→ **What to do**
Below this sentence is a listing; return exactly its lines from the one with "class: Aves" to the one with "A: Sequence-level.", both kept, and nothing more.
Data START
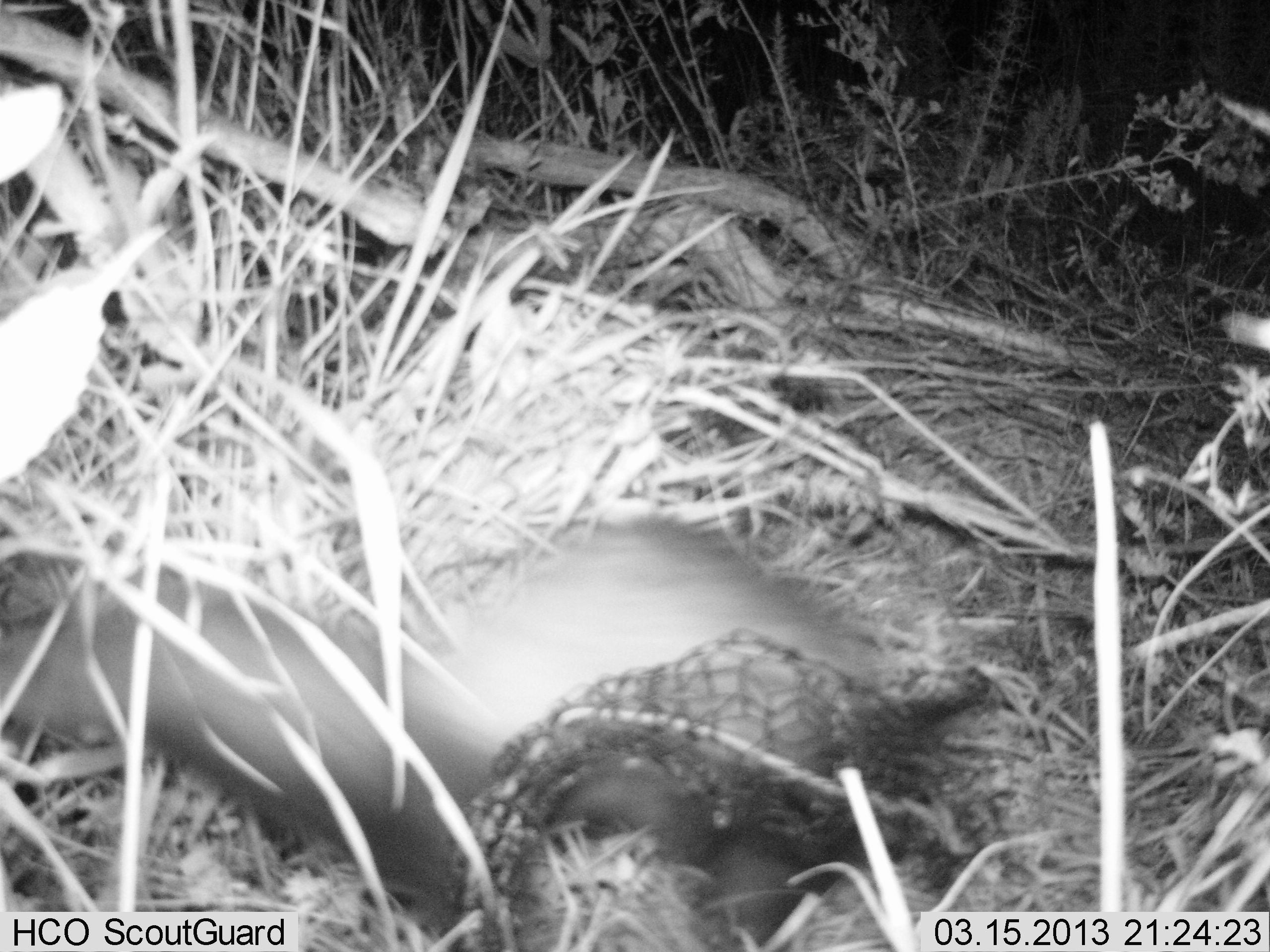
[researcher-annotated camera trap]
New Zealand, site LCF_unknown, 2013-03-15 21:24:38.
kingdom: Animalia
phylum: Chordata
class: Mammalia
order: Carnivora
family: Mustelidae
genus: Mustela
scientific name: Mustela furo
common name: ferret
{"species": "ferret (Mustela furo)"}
Data END
Data START
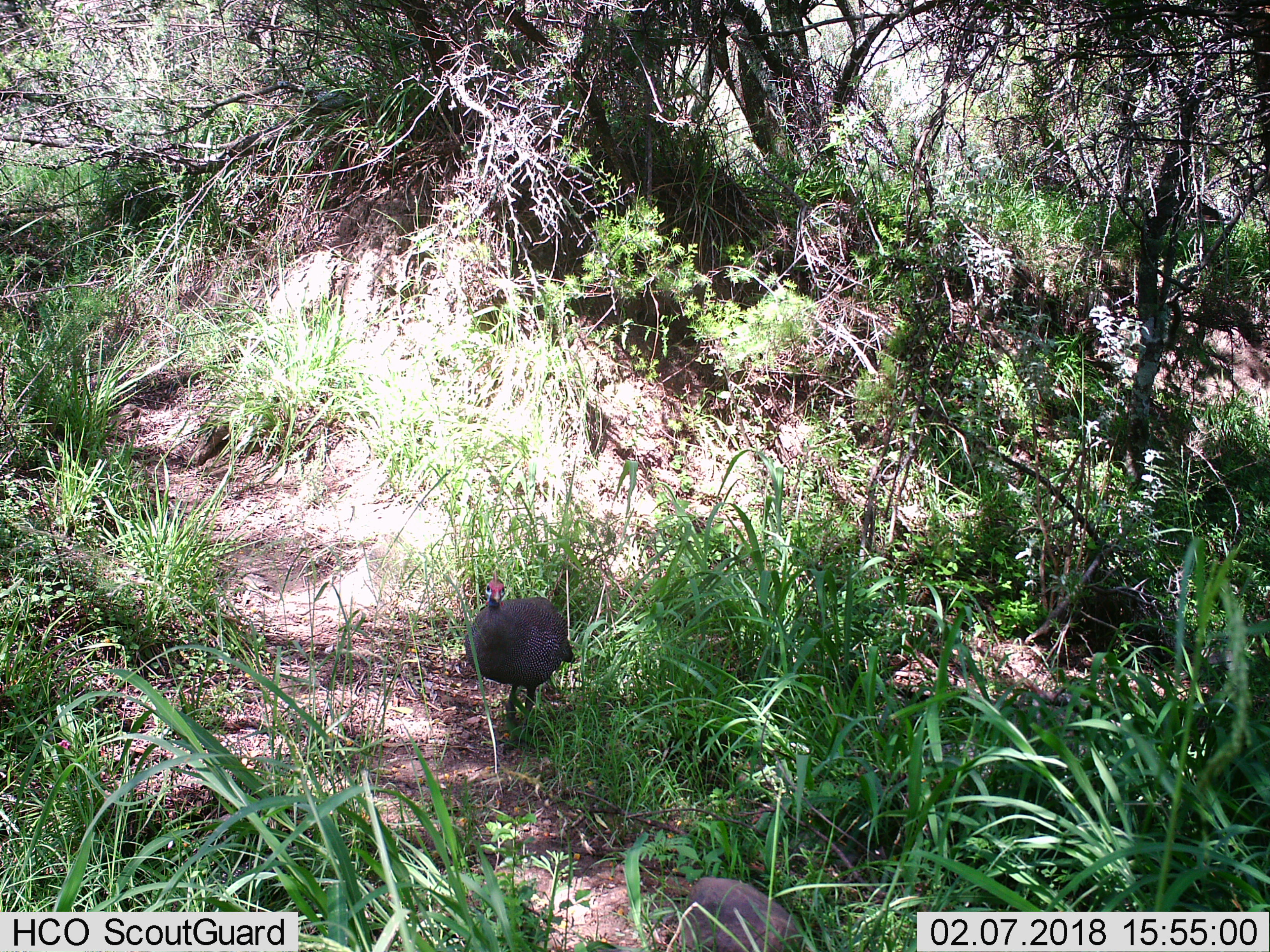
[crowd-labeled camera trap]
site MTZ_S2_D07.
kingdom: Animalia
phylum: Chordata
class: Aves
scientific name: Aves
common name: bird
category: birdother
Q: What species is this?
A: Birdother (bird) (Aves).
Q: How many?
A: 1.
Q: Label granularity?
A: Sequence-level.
Data END
→ **Response to the exercise**
class: Aves
scientific name: Aves
common name: bird
category: birdother
Q: What species is this?
A: Birdother (bird) (Aves).
Q: How many?
A: 1.
Q: Label granularity?
A: Sequence-level.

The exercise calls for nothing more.